• [REQUISITOS DA TAREFA]:
a - Segundo o segmento do documento, por que país começou a subcultura americana a invadir o resto do Ocidente?
b - Filtre os registos e copie cada linha que contenha a palavra "measured", distinguindo maiúsculas de minúsculas.

• [SEGMENTO DO DOCUMENTO]:
▼

A expiação foi complementada com um recrudescente sentimento de culpa e de herança étnico-cultural para uns, ou mesmo com o delírio étnico para outros, com uma candidata presidencial a inventar ascendência índia para aligeirar a carga do pecado de ser ‘branca’.
E assim a América do ‘melting pot’, da oportunidade para todos, da cidadania, do respeito pela diferença e da liberdade de opinião está a tornar-se cada vez mais num manicómio de identidades assumidas ou expiadas que se tribalizam e odeiam os que nelas não se reconhecem. É absolutamente impressionante o nível de rancor que se pode constatar nas redes sociais vindo da parte de todos os quadrantes contra quase todos os outros quadrantes.
Esta subcultura americana invadiu o resto do Ocidente, começando naturalmente pelo Reino Unido, e alastra pelo mundo inteiro destruindo a imagem americana e propagando lógicas paranoicas.
A liberdade americana tornou-se em permissividade para com os inimigos da liberdade; o controlo e restrição à utilização do dinheiro na perversão do processo democrático foram limitados aos mínimos. Por exemplo, o Qatar e outros centros financeiros do jihadismo subvencionam a desinformação, manipulação e a incultura nas universidades, na imprensa, na sociedade e na política sem que ninguém lhe ouse fazer face, exactamente pelo dinheiro que representa.
O que creio ser necessário ter em conta é que a América não é só nem fundamentalmente isso, continua a ser de muitos pontos de vista a terra da cidadania, pelo que há que evitar copiar o pior do que por lá se passa, como por exemplo, a inqualificável ideia de introduzir nos censos 2021 critérios étnicos, e olhar antes para os menos falados mas muito mais importantes mecanismos democráticos de equilíbrio controlo e força da sociedade civil que continuam a ser exemplo a ter em conta.
2. A crise francesa
A democracia americana – tributária da cultura aristocrática britânica no plano dos direitos – entrou na Europa pela porta francesa, revolucionária e facciosamente, e com múltiplos avanços e recuos.

▲

• [REGISTOS EXTRAÍDOS]:
▼

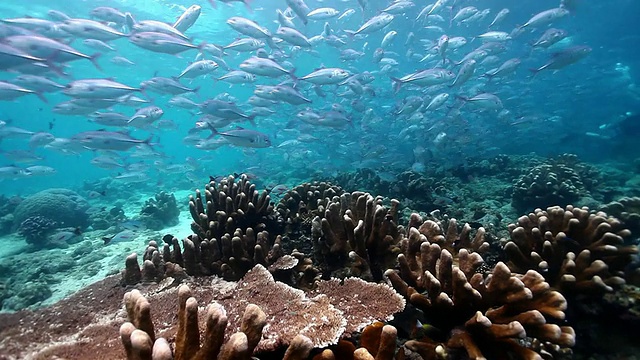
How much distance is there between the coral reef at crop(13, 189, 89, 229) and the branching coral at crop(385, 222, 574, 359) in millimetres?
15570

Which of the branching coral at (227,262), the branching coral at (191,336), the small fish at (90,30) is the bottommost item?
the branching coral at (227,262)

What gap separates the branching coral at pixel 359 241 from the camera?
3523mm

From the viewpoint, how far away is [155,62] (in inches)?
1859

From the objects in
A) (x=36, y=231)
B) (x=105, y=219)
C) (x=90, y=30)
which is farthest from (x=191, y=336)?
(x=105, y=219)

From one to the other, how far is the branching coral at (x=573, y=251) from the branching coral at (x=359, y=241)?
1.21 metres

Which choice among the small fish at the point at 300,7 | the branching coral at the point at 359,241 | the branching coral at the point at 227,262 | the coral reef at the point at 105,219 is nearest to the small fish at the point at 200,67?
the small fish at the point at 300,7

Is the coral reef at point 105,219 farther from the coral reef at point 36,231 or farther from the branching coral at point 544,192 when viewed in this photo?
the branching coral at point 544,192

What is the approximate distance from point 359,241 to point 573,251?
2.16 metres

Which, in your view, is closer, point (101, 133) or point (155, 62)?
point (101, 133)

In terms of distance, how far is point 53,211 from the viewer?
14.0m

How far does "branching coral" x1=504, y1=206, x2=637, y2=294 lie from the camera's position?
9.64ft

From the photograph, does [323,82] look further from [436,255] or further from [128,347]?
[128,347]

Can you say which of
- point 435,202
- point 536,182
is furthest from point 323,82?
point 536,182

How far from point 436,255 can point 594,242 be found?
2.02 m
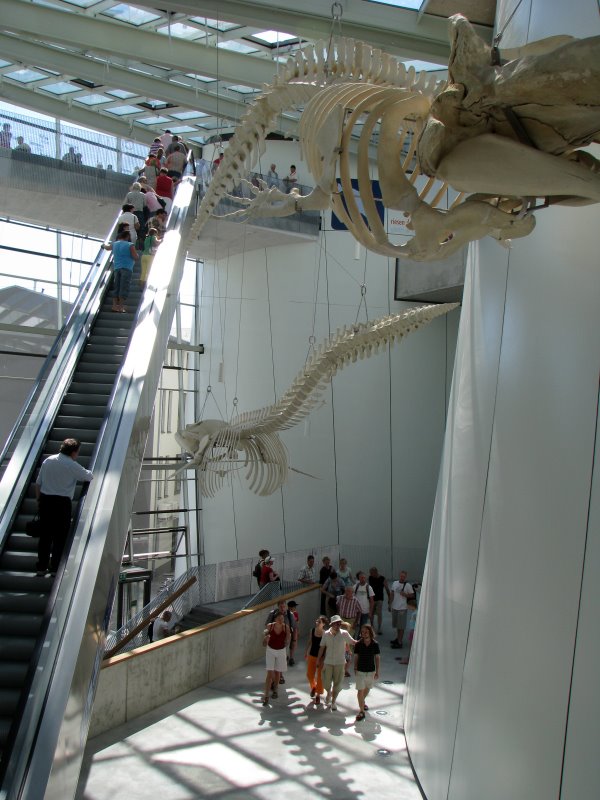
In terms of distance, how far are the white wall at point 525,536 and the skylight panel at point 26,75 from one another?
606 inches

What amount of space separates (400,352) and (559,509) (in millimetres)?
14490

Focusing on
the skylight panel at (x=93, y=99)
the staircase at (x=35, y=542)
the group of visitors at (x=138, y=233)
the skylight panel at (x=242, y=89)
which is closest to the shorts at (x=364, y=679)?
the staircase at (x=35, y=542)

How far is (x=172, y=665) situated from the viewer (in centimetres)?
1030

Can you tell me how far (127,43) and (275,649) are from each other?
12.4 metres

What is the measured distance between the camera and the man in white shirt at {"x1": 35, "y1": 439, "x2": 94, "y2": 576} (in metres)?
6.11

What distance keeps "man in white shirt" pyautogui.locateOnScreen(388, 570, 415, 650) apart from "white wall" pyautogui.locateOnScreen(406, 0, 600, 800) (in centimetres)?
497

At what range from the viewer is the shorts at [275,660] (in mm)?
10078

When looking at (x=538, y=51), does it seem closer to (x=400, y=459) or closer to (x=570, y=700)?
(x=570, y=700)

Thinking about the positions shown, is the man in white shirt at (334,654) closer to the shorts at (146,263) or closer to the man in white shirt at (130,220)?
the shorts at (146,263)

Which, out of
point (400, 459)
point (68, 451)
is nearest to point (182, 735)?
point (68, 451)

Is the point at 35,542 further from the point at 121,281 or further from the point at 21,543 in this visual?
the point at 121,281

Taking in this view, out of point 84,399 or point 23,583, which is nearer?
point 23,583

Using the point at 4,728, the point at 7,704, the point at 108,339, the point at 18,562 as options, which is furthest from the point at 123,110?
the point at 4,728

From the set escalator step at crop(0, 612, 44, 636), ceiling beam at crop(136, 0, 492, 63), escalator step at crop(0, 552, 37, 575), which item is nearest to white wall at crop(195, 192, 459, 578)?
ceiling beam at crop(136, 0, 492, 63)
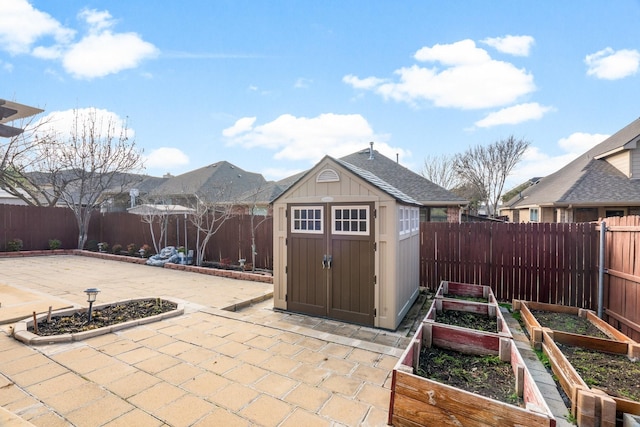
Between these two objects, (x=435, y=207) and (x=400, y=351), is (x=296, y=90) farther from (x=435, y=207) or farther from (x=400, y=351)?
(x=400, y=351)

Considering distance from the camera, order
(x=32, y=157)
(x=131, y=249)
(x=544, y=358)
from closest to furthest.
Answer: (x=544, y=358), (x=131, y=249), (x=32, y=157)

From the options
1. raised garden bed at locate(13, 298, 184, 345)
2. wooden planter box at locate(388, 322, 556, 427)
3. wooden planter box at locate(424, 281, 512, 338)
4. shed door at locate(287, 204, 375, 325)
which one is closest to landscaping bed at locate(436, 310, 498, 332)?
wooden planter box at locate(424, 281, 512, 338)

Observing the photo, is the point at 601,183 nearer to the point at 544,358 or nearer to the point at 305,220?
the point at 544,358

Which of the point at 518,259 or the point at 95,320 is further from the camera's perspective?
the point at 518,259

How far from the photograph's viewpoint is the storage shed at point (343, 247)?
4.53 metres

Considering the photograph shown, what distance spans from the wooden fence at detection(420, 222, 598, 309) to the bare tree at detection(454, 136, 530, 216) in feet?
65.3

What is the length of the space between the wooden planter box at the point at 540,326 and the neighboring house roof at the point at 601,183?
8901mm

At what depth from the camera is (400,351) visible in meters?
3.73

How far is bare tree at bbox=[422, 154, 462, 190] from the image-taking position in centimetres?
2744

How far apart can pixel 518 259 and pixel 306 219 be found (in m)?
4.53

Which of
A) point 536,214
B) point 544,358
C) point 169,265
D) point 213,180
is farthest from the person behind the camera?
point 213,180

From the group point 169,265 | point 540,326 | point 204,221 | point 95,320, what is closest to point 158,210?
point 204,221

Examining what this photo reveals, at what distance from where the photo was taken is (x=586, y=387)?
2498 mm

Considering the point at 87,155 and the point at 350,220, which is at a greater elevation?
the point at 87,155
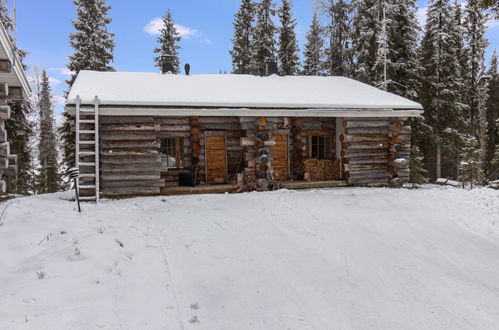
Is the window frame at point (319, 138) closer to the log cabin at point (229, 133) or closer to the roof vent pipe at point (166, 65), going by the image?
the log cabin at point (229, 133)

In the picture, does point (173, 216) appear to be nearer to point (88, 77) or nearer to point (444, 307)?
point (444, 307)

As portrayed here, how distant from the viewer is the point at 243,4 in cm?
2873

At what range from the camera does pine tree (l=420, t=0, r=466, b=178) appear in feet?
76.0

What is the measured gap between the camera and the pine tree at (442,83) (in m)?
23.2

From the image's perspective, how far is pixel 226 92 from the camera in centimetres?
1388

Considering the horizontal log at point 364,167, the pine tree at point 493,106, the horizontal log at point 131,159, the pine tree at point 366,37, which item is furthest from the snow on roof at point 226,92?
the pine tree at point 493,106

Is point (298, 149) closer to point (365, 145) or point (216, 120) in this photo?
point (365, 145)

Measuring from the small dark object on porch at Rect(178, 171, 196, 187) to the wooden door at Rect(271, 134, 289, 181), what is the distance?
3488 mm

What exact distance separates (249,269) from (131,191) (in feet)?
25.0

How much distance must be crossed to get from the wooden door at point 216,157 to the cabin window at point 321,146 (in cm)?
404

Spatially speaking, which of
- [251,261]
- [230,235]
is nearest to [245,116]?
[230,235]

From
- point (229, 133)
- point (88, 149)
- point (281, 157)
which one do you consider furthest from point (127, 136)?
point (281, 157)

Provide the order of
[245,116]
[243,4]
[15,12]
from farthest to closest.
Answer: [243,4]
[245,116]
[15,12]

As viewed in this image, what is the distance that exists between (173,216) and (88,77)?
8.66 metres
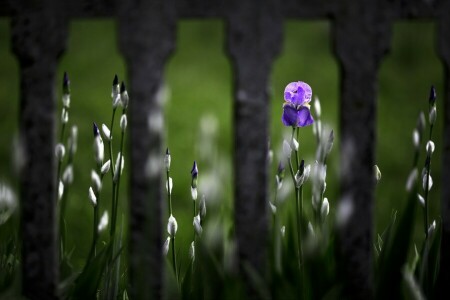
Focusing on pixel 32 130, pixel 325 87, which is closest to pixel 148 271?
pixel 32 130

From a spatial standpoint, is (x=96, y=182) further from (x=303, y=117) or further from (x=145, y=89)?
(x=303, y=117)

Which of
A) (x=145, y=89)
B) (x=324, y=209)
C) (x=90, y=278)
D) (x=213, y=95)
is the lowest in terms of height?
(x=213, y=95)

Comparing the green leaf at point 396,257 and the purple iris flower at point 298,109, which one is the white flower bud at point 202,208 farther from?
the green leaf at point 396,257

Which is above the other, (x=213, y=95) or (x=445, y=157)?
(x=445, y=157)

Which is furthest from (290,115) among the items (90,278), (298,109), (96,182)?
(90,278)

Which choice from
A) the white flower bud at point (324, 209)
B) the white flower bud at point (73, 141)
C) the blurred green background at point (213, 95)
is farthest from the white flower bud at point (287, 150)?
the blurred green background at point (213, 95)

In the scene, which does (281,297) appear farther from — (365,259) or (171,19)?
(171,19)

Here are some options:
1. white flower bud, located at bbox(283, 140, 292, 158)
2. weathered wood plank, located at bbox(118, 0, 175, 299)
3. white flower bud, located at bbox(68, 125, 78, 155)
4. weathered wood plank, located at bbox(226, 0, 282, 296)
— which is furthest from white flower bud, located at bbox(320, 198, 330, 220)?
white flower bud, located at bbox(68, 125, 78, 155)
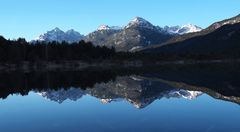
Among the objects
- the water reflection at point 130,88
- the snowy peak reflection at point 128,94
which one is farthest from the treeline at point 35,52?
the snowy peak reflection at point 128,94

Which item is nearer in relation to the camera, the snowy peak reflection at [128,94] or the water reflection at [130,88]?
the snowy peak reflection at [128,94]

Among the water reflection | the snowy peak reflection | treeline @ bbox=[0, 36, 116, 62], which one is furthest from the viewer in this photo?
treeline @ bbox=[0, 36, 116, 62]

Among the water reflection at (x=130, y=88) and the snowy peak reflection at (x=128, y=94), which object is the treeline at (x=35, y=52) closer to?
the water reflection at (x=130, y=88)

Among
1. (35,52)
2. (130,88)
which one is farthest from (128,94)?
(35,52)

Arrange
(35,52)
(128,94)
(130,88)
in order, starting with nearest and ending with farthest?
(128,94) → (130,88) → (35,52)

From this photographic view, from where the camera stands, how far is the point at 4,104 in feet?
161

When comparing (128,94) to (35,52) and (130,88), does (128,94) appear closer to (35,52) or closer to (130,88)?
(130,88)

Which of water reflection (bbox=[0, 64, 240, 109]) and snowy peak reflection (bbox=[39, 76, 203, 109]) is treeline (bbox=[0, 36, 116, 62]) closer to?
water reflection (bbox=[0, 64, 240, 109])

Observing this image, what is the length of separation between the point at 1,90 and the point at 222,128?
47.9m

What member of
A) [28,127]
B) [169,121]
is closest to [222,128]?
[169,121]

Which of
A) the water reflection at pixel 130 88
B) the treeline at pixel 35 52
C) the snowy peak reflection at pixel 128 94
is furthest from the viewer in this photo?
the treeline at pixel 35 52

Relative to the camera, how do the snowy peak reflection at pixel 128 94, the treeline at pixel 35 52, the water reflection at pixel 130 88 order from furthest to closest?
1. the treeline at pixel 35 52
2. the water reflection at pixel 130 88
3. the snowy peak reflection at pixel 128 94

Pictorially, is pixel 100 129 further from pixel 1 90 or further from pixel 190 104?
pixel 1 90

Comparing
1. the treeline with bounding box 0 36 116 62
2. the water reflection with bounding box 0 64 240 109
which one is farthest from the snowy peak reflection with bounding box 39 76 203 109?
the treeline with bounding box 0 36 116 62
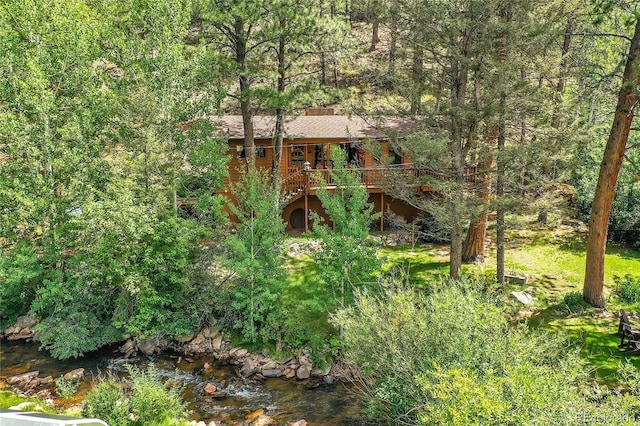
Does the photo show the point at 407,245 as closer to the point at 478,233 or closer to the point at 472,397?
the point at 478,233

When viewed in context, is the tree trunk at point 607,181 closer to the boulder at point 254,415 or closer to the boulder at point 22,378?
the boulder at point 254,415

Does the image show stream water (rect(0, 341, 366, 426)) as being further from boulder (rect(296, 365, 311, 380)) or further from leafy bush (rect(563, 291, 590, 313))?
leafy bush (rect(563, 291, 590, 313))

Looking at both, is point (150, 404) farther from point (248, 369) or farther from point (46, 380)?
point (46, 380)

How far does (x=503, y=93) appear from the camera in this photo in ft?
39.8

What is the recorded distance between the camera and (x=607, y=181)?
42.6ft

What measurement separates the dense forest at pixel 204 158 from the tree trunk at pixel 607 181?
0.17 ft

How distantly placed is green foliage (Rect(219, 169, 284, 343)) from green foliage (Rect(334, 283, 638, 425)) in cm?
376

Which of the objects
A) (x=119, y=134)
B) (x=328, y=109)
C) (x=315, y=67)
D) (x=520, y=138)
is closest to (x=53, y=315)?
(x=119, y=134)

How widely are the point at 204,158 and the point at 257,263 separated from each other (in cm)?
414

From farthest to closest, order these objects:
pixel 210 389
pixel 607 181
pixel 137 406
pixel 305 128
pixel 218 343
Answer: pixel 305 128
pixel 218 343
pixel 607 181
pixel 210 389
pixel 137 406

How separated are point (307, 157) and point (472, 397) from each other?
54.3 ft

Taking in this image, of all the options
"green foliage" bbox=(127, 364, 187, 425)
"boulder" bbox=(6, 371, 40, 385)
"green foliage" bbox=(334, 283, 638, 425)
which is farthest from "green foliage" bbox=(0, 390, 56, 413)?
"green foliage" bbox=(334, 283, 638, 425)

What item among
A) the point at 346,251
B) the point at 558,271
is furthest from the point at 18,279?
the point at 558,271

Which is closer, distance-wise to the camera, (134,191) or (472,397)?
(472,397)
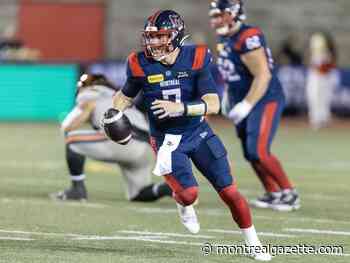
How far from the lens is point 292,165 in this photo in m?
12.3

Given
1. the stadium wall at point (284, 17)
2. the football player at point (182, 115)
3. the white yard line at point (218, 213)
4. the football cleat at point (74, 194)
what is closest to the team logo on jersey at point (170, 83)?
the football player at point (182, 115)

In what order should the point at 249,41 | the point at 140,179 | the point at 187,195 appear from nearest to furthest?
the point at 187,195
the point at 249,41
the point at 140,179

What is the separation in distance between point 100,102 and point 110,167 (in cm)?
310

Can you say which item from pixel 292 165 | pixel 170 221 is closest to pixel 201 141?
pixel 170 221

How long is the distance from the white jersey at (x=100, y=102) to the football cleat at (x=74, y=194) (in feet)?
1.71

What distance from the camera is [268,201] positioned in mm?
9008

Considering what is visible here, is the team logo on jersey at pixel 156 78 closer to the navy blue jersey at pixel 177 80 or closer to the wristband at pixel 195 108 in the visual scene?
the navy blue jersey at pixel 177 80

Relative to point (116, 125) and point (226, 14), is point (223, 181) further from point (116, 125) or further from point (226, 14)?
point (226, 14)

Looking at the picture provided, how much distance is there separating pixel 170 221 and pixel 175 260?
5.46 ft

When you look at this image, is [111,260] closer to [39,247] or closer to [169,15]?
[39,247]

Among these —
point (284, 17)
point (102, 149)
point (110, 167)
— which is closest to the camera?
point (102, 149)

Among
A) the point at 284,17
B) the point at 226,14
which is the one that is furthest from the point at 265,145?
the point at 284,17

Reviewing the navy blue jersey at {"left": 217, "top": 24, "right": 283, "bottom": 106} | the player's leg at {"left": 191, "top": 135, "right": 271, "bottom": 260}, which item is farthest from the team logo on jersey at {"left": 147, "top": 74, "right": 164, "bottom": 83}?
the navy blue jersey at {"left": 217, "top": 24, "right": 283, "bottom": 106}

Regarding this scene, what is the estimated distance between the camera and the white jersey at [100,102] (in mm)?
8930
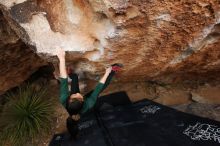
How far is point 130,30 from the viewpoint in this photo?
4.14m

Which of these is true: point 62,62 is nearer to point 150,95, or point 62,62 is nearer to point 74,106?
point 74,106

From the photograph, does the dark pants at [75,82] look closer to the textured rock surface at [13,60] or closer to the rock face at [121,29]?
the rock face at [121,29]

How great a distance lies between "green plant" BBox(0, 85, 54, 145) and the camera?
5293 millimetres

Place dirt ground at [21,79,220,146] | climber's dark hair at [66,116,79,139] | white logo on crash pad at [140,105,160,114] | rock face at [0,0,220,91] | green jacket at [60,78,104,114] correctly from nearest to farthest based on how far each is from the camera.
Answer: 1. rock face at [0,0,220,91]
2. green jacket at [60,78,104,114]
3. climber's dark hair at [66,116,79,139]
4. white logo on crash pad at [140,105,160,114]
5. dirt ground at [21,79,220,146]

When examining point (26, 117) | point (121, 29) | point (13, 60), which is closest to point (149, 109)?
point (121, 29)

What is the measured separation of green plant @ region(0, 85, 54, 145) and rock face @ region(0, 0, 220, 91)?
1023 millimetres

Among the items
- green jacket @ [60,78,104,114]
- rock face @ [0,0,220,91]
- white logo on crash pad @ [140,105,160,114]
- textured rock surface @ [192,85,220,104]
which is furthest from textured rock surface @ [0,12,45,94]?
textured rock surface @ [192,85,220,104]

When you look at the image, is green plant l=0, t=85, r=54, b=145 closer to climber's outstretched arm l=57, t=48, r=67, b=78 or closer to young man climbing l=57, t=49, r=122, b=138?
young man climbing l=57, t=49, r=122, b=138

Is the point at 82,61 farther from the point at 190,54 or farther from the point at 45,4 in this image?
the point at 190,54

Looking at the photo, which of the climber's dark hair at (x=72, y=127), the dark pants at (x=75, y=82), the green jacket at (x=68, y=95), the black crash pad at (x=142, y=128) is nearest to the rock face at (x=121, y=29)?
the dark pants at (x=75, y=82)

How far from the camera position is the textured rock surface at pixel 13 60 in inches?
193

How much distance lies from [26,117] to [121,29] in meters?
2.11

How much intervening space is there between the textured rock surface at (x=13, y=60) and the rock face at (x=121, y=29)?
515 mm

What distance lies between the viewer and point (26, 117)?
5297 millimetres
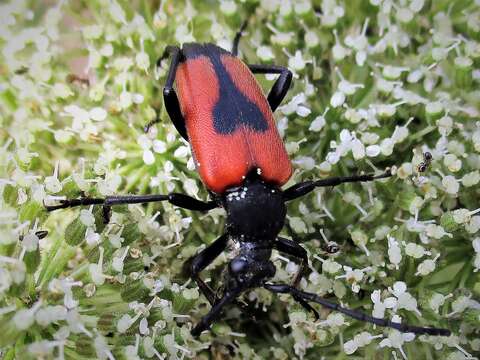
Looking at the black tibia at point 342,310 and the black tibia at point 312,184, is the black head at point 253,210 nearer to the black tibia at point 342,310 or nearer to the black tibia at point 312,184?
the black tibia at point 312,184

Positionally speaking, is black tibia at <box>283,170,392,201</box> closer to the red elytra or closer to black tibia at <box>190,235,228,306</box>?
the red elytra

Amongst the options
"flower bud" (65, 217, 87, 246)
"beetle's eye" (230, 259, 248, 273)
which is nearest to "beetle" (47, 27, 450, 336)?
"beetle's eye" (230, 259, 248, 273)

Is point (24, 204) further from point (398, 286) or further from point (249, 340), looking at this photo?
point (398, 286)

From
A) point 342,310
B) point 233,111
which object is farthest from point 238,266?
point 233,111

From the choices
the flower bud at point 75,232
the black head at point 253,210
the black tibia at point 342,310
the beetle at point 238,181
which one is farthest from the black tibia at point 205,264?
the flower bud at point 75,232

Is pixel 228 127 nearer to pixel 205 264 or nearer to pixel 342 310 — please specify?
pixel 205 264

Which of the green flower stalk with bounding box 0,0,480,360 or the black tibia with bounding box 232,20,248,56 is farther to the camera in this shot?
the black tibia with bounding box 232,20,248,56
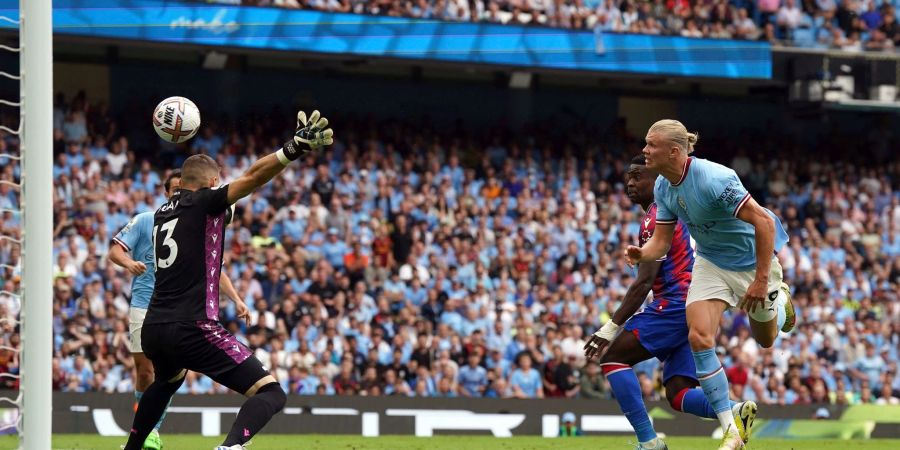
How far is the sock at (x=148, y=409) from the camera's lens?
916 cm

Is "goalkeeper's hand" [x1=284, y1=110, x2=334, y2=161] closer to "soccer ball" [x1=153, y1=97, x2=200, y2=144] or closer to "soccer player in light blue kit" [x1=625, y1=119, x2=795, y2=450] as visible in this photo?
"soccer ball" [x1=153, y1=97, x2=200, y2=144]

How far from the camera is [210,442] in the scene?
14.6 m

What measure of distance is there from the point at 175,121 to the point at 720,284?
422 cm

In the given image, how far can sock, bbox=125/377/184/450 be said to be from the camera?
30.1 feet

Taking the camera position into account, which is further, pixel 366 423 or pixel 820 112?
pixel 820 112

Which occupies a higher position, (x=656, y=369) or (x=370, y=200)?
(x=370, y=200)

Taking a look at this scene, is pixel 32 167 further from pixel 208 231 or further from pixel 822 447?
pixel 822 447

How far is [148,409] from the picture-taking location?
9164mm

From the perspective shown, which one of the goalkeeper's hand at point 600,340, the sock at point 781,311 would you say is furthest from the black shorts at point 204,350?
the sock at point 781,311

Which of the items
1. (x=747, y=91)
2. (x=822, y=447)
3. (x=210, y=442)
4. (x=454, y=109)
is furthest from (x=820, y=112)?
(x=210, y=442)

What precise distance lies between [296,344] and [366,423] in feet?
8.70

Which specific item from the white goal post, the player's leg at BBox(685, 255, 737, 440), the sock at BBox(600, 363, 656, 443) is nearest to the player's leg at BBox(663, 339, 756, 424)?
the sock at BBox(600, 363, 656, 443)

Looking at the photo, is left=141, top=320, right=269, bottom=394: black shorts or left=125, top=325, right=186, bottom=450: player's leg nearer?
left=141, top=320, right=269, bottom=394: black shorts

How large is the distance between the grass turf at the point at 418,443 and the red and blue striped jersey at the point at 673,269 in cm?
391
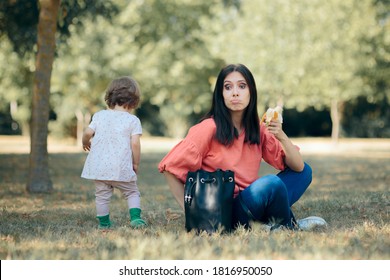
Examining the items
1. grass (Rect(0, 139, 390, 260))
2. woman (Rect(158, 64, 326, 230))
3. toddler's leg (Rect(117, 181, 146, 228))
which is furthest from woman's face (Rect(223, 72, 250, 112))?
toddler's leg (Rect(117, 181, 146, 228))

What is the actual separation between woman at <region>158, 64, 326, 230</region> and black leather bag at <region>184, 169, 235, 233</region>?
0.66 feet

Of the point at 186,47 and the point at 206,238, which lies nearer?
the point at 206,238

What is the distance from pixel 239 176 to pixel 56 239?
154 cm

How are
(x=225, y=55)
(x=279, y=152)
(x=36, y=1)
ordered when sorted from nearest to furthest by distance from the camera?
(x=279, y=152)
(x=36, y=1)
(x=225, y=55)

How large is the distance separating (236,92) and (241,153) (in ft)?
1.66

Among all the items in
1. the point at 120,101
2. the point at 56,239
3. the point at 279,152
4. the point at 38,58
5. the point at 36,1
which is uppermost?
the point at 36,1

▲

• [RESPOSTAS CORRETAS]:
a - Pelo Reino Unido.

b -
What is the measured distance between the camera and the man in white shirt at {"x1": 35, "y1": 439, "x2": 94, "y2": 576} (in metres)?
What is the measured gap between the camera and the pine tree at (442,83) (in m)?
What is the measured separation of green plant @ region(0, 85, 54, 145) and rock face @ region(0, 0, 220, 91)?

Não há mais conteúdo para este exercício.